É de bico ou de dedão?

Por André Simões Louro
Foto: Fifa.com

Até na semifinal de Copa do Mundo já teve gol de bico. Ou de dedão?

De bico ou de dedão ? 

Não importa. O mundo do futebol, na maioria dos casos torce o nariz e chama de grosso quem chuta de bico, principalmente os comentaristas e corneteiros craques de carpete da sala da vovó. 

O jogador, no entanto, sabe da importância e da dificuldade de saber utilizar esse recurso, mormente o salonista. Aliás, esse recurso, nos anos 90, passa a ser enxergado com outros olhos por ser muito utilizado por Romário, via de regra, dentro da área para deslocar o goleiro. O Baixinho fez muitos gols e deixou muito goleiro e muito zagueiro sem pai nem mãe. Era cada agulhada... 

Nos anos 70 e 80, Serginho Chulapa surpreendia com seus chutes de dedão e, por vezes, de fora da área. Era um braço na cara do zagueiro da marcação e mandava a sapatada. 

Em meus tempos de aspirante a jogador, vi muitos utilizarem tal recurso com grande precisão, mas não vi ninguém chutar de bico com tamanha precisão, qualidade e elegância como fazia o Bigão. O cidadão era daqueles canhotos habilidosos dos quais nenhum time de futebol pode se dar ao luxo de não ter no elenco. Jogávamos no Beira Mar de São Vicente. Em verdade, tanto o Bigão como meu irmão Neto, jogavam na categoria de cima porque dois e três anos mais velhos, respectivamente. De maneira que jogar com eles somente nos treinos, mas esse camarada tinha um chute certeiro de bico que ficava difícil de entender como conseguia bater na bola desse jeito. Às vezes, sem ângulo. Outras vezes, em situações às quais qualquer outro bateria de peito de pé, de chapa ou de qualquer outra forma, menos de bico, mas ele mandava seus pombos-sem-asa das mais variadas formas e quase todas, inimagináveis. 

São coisas e situações que lembramos quando encontramos alguém da época, mas dessa vez lembrei por conta do falecimento do Velho Locatelli, o “Loca”, pai de meu amigo Fabricio, “Loca”, quem do pai não herdou somente o apelido, mas o tamanho e o grande coração, de modo que tão logo soube da má notícia, liguei para meu pai repassando o triste acontecimento e suas palavras primeiras foram: “O Loca foi um dos maiores cabeceadores com quem joguei e quem melhor chutava de bico. Aliás, chutava de todo jeito, mas tinha um chute de bico que era uma pancada. Pergunta ao Maneco Tavares que ele te fala”.

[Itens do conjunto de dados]
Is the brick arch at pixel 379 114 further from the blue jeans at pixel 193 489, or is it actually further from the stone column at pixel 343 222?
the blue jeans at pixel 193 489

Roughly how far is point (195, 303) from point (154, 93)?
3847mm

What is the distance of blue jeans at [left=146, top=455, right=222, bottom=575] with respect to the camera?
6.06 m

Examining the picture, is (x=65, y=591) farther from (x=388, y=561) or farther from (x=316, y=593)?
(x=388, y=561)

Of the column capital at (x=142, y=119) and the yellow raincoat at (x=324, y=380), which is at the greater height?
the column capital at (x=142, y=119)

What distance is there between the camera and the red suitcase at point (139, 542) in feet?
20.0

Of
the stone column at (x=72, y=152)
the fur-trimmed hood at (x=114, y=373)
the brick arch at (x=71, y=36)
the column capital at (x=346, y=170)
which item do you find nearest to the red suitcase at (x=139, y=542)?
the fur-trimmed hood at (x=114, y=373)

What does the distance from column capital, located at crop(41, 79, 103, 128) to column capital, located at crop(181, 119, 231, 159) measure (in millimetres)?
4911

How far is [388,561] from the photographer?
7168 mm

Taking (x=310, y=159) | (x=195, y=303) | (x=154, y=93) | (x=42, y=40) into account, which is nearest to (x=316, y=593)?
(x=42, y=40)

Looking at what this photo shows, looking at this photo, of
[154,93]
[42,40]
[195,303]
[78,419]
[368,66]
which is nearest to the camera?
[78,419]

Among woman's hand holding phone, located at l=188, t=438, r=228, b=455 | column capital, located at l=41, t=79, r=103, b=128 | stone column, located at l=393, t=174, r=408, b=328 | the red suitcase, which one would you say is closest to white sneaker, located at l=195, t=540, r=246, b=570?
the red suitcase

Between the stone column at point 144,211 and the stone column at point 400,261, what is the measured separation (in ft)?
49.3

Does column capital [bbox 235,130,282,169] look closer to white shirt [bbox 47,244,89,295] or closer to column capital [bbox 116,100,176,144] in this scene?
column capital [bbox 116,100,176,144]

[O que fazer]: Por favor, transcreva fielmente um trecho do texto acima sobre o chute de bico. Comece nas palavras que contêm "É de bico ou" e pare logo depois de "Era cada agulhada...".

[Resposta escrita]:
É de bico ou de dedão?

Por André Simões Louro
Foto: Fifa.com

Até na semifinal de Copa do Mundo já teve gol de bico. Ou de dedão?

De bico ou de dedão ? 

Não importa. O mundo do futebol, na maioria dos casos torce o nariz e chama de grosso quem chuta de bico, principalmente os comentaristas e corneteiros craques de carpete da sala da vovó. 

O jogador, no entanto, sabe da importância e da dificuldade de saber utilizar esse recurso, mormente o salonista. Aliás, esse recurso, nos anos 90, passa a ser enxergado com outros olhos por ser muito utilizado por Romário, via de regra, dentro da área para deslocar o goleiro. O Baixinho fez muitos gols e deixou muito goleiro e muito zagueiro sem pai nem mãe. Era cada agulhada...